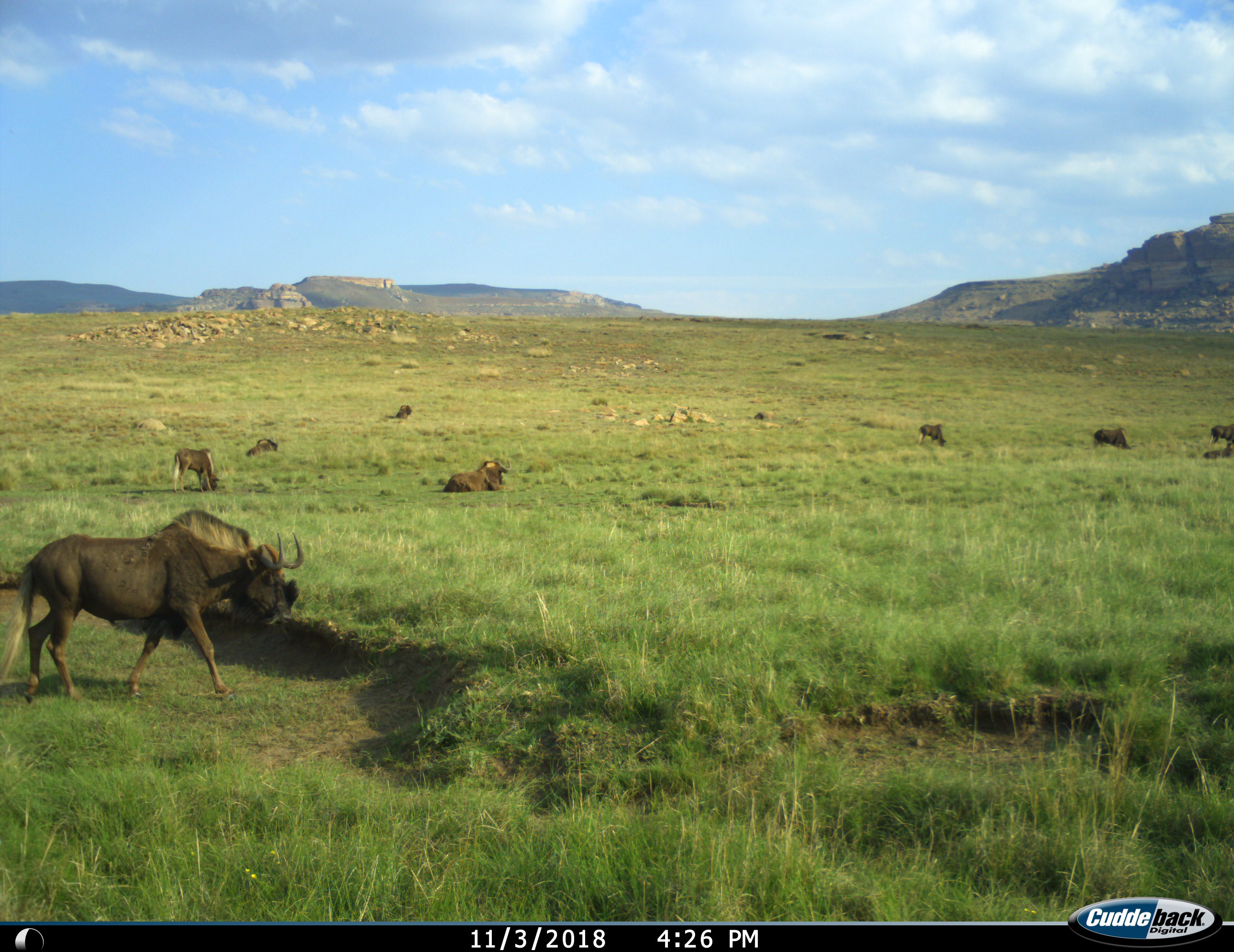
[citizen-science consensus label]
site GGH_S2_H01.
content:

■ Your goal
Before writing out the material above, please remove its pictures; everything else stays exact.

■ Task output
[citizen-science consensus label]
site GGH_S2_H01.
content:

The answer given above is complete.